Dynasty Warriors: Gundam 3
Robochop.
They all look the same, so they say. Blindness to nuance and personality in the face of the unfamiliar has always been the bigot's way, and how many gamers are guilty of the same when looking to Koei's Dynasty Warriors series? "There's no real challenge," they argue, setting the difficulty to easy and switching off after an hour. "You simply mash the buttons to trigger an apocalypse of fireworks," they explain, ignoring the capacity for skill beneath the pyrotechnics.
These are half-empty criticisms for anyone who has invested the time and effort that Koei and Omega Force ask. The developers may have failed to keep pace with global trends, leaving their once-commanding hack-and-slash series fading in the face of newer, bolder creative visions.
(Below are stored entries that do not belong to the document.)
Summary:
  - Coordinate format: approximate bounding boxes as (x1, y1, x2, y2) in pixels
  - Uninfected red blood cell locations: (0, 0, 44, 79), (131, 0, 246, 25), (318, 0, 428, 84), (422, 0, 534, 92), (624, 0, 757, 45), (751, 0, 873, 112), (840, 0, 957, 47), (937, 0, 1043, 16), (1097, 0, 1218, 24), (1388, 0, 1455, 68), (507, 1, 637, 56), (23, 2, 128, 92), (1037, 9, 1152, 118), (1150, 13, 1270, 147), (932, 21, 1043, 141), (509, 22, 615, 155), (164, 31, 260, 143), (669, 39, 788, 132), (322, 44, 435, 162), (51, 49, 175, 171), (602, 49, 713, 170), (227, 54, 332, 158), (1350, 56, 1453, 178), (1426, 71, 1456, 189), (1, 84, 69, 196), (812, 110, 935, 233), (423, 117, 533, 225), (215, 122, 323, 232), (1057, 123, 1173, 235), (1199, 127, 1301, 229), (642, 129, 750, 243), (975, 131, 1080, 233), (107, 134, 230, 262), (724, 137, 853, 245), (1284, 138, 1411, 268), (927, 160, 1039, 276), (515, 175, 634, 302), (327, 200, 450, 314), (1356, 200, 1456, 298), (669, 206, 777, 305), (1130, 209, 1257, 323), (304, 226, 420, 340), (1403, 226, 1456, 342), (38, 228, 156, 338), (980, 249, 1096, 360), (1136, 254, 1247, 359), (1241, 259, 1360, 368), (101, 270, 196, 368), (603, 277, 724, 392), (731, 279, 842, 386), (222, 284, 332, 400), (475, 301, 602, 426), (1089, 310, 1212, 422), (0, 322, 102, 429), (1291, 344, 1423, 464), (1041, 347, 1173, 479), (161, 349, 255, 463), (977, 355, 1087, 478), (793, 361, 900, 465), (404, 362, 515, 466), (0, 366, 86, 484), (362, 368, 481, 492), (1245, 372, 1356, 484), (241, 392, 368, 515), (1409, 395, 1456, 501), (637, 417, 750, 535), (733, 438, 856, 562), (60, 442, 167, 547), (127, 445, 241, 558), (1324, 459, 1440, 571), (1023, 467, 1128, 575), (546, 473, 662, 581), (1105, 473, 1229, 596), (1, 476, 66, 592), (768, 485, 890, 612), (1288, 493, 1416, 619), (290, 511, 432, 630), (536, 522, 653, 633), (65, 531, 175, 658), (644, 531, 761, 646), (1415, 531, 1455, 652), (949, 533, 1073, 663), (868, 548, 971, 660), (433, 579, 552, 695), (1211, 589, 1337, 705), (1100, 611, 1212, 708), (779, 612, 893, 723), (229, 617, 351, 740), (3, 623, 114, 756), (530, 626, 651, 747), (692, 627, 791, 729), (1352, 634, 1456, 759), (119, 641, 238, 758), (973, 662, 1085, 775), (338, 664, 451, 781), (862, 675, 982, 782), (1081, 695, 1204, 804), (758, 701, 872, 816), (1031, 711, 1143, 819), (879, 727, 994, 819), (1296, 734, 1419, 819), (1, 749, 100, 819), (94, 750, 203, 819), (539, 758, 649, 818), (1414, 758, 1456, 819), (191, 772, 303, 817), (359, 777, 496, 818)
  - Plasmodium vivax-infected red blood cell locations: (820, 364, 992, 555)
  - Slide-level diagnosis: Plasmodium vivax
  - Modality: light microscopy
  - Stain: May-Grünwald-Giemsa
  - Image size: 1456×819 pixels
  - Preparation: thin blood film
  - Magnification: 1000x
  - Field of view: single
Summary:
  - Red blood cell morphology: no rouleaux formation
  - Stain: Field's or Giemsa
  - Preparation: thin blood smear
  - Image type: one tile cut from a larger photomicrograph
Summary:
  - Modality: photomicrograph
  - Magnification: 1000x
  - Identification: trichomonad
But only a wilfully ignorant critic would claim nothing changes from release to release.
Dynasty Warriors: Gundam 3 arrives, then, as the most refined of the series' robot spin-offs in recent years. In fact, it's one of the most pacey and exciting Dynasty Warriors games of its generation, and it outshines recent entries to the mainline series in almost every way. Make no mistake: there are shortcomings here. But approached with the right mindset and expectations, this a game that offers considerable breadth and depth.
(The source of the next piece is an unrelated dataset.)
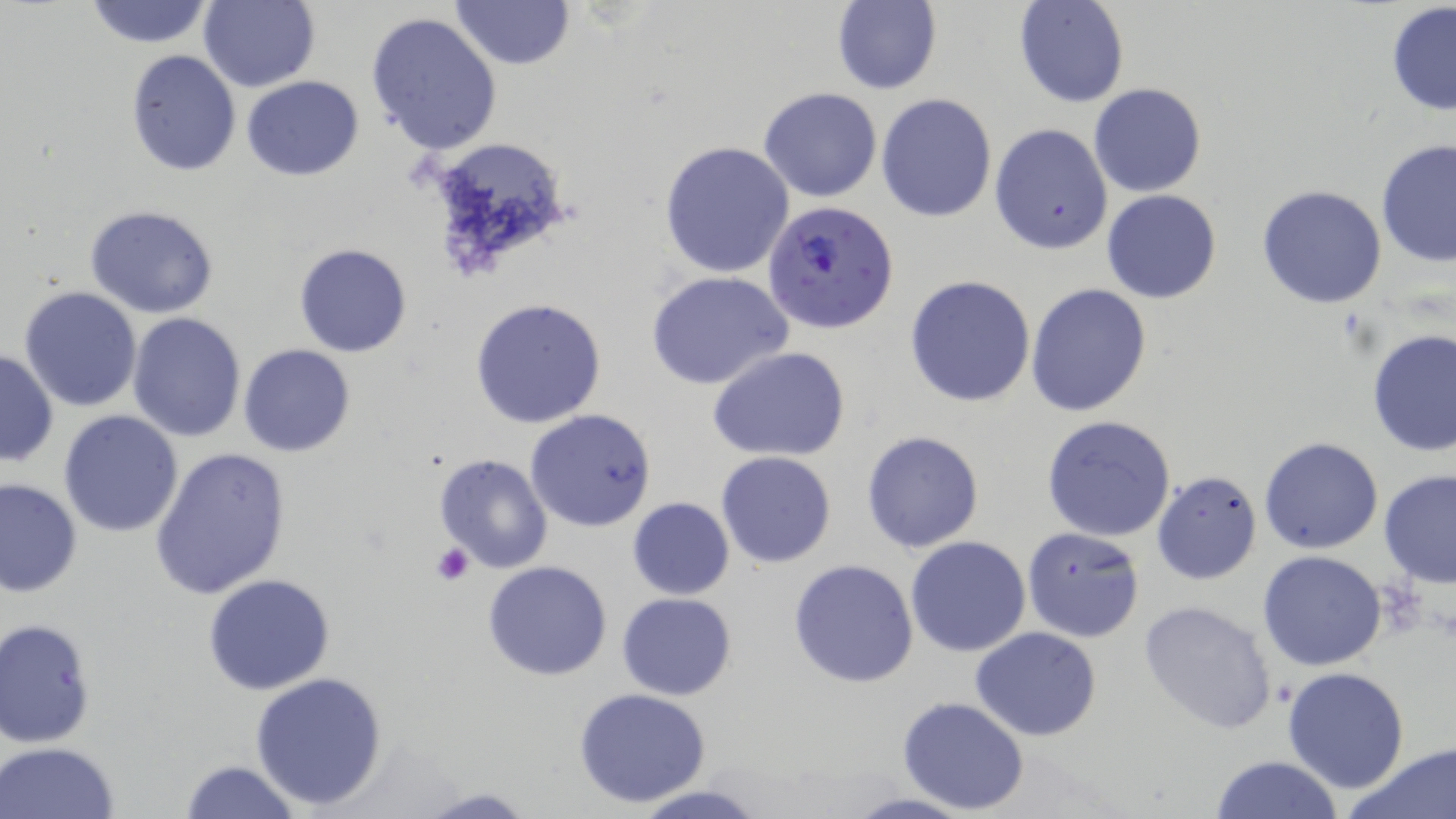 Approximate bounding boxes as [x1, y1, x2, y2] in pixels. Platelet locations: [431, 544, 473, 586]. Uninfected red blood cell locations: [82, 0, 214, 48], [198, 0, 319, 91], [451, 0, 575, 70], [1013, 0, 1129, 108], [832, 1, 941, 94], [1385, 3, 1456, 116], [367, 12, 502, 154], [125, 49, 241, 176], [241, 75, 365, 180], [1088, 84, 1209, 198], [758, 87, 883, 203], [876, 93, 997, 222], [989, 123, 1113, 254], [423, 135, 576, 267], [1376, 138, 1455, 270], [658, 141, 795, 279], [1257, 185, 1387, 308], [1100, 190, 1222, 304], [83, 204, 222, 317], [293, 242, 412, 357], [647, 271, 793, 391], [905, 275, 1037, 408], [1025, 283, 1151, 417], [19, 285, 143, 413], [469, 297, 608, 428], [128, 313, 246, 442], [1367, 328, 1455, 458], [238, 343, 357, 457], [0, 347, 58, 467], [708, 348, 850, 461], [59, 409, 184, 538], [525, 409, 657, 532], [1042, 414, 1177, 541], [860, 429, 985, 553], [1259, 437, 1384, 554], [149, 446, 293, 601], [716, 451, 836, 567], [433, 452, 557, 574], [1152, 470, 1261, 584], [1377, 470, 1456, 590], [0, 478, 81, 596], [626, 497, 735, 599], [1021, 526, 1145, 642], [905, 536, 1032, 657], [1258, 551, 1388, 672], [788, 558, 920, 688], [482, 560, 613, 681], [203, 573, 336, 696], [617, 592, 736, 701], [1137, 599, 1281, 737], [0, 617, 97, 748], [972, 626, 1102, 741], [1281, 667, 1411, 795], [247, 672, 389, 811], [573, 689, 714, 807], [898, 696, 1030, 815], [2, 741, 122, 818], [1353, 742, 1456, 819], [1209, 754, 1344, 819], [176, 758, 302, 819], [625, 783, 772, 819], [412, 786, 538, 818], [838, 792, 978, 819]. Plasmodium falciparum-infected red blood cell locations: [764, 199, 899, 337]. Slide-level diagnosis: Plasmodium falciparum. Thin blood smear. 1000x magnification. May-Grünwald-Giemsa-stained preparation. Optical microscopy. Single field of view. Image is 1456×819 pixels.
For Gundam fans, it is a crafted package, packing a huge number of battles from the long-running animated series' mythology into the journey. While there is a main storyline to pursue, the quick-fire nature of the stages (many of which can be completed in as few as three or four minutes) means that you'll be dipping in and out of historical fights across various timelines. The game's freeform structure runs several campaigns concurrently, allowing you to flit between those in which you must befriend another character to those set in the distant past, revealing the key protagonists' backstories.
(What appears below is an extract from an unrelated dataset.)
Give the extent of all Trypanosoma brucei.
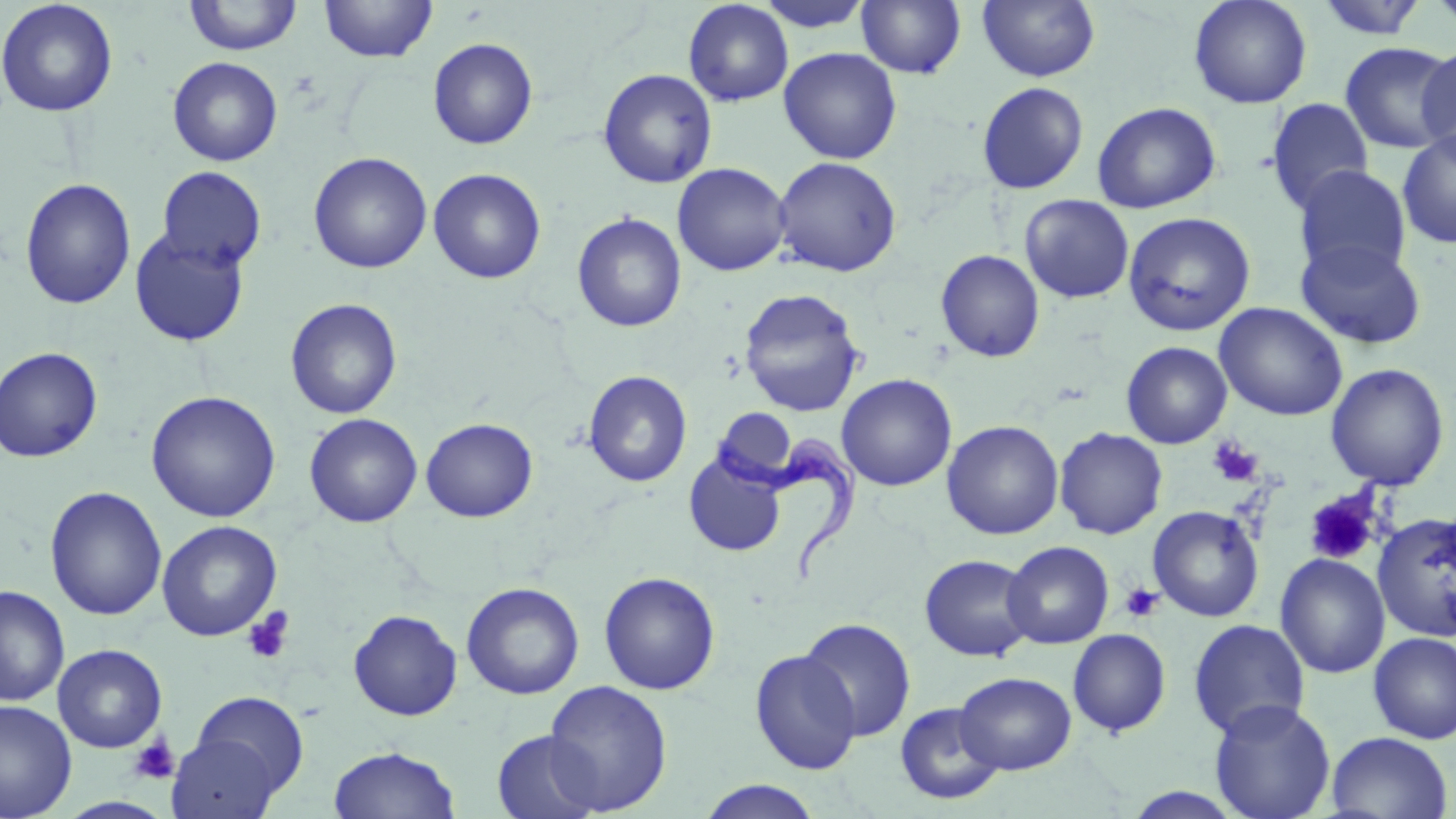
"The cel-shaded mecha have a solidity and grace that the Dynasty Warriors titles set in the Romance of the Three Kingdoms era have always struggled to achieve."
That said, only the most avid Gundam devotee will be able to maintain a handle on the huge cast of characters (52 are playable, with many more pitching in with support dialogue) and the cat's cradle of social ties that draw them together. This isn't helped by the fact that only a handful of these characters are elaborated beyond the most basic level.
Instead, the air fills with ridiculous battle cries during play (Japanese or English dialogue can be selected), urging you on for who-knows-what. It's never really clear who you are fighting or why, and unless you have a deep-seated affection for Gundam, the game is unlikely to make you a fan of the universe on anything except an aesthetic level.
But it might well do that, because Gundam 3 is a pretty game. The cel-shaded mecha have a solidity and grace that the Dynasty Warriors titles set in the Romance of the Three Kingdoms era have always struggled to achieve. There is a huge array of different mecha to collect and pilot in the game, and slicing through a sea of robots with a giant pink beam sword never grows old. The environments in which you battle may repeat too often, but they are filled with enough action and interest to bear that repetition.